▸ **Actions to take**:
1) Please reproduce the drone swarm passage, beginning at the words "To prevent drones" and stopping after "of a drone.".
2) List every emergency command that, according to the drone swarm passage, an operator can choose.
3) In the drone swarm passage, what happens when a drone reaches the hard fence?

▸ **Text block**:
· · · · ·

Trueblood is currently leading the undocumented orphaned wells project to locate undocumented, abandoned gas and oil wells in Osage, Oklahoma.
“Being able to send a swarm to rapidly search an area to detect leaking methane instead of just one drone at a time will be a significant workforce multiplier,” Trueblood said.
To prevent drones from leaving the Laboratory’s campus, the autonomous drones have a soft geofence, a hard geofence, and an emergency stop. A geofence is a predefined virtual boundary to constrain the flight area of a drone.
Each drone uses its GPS to monitor if it is approaching or has breached a fence. If a drone reaches the soft fence, it will immediately return to the home base from where it took off; if a drone reaches the hard fence, its motors will automatically shut off. An operator also can trigger an emergency stop to immediately shutdown the drone’s motor at any time.
“An operator can choose between multiple emergency commands, including hold, land, return to home and disarm to shut down the drone's motors. The emergency commands can be sent to individual drones or the entire swarm at any time,” Reimer said.

· · · · ·

(Collected data)
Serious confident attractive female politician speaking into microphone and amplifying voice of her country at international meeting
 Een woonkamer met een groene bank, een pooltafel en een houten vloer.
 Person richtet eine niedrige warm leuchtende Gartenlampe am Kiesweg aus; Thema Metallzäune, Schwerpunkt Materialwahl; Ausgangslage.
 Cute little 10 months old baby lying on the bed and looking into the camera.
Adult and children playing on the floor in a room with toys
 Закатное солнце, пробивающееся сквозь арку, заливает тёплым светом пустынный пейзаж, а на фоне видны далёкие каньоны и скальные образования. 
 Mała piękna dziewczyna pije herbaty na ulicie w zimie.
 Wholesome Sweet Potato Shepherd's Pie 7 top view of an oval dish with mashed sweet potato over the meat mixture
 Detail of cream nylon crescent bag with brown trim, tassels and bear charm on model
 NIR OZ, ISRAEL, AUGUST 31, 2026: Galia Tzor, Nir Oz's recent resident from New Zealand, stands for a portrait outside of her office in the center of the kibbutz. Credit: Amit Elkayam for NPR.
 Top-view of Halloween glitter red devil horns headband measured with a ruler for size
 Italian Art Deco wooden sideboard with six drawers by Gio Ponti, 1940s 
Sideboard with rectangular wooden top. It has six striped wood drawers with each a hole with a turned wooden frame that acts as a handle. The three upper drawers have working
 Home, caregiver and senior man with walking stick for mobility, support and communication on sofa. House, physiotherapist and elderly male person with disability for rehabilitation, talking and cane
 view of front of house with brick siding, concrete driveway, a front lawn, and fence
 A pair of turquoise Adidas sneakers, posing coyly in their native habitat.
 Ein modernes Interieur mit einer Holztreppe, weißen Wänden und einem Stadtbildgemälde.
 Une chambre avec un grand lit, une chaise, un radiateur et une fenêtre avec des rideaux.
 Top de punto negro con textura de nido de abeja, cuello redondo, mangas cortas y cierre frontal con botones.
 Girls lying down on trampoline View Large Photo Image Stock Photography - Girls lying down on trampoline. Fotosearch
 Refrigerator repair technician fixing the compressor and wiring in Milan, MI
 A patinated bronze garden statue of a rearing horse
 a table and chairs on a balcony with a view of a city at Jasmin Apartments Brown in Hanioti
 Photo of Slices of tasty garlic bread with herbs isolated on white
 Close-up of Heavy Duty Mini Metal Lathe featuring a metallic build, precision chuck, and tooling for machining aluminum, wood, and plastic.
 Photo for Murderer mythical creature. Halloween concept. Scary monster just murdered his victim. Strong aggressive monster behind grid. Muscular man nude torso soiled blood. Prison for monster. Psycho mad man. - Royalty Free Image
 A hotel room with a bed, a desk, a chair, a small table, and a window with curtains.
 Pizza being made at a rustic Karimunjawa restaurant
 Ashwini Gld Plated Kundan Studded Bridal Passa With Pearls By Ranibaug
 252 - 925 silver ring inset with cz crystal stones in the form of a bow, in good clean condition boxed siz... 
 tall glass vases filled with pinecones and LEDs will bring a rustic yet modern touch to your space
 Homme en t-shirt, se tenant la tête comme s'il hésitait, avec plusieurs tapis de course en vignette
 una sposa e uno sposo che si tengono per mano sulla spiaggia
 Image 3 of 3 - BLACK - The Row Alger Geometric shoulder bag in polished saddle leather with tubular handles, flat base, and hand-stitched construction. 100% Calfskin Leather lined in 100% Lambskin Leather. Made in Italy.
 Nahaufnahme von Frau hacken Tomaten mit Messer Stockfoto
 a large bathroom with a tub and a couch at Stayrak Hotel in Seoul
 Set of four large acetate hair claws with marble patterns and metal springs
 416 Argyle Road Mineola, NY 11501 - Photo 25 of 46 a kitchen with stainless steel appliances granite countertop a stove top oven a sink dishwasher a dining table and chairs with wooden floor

· · · · ·

▸ **Answer section**:
1)
To prevent drones from leaving the Laboratory’s campus, the autonomous drones have a soft geofence, a hard geofence, and an emergency stop. A geofence is a predefined virtual boundary to constrain the flight area of a drone.

2)
- Hold
- Land
- Return to home
- Disarm

3) Its motors automatically shut off.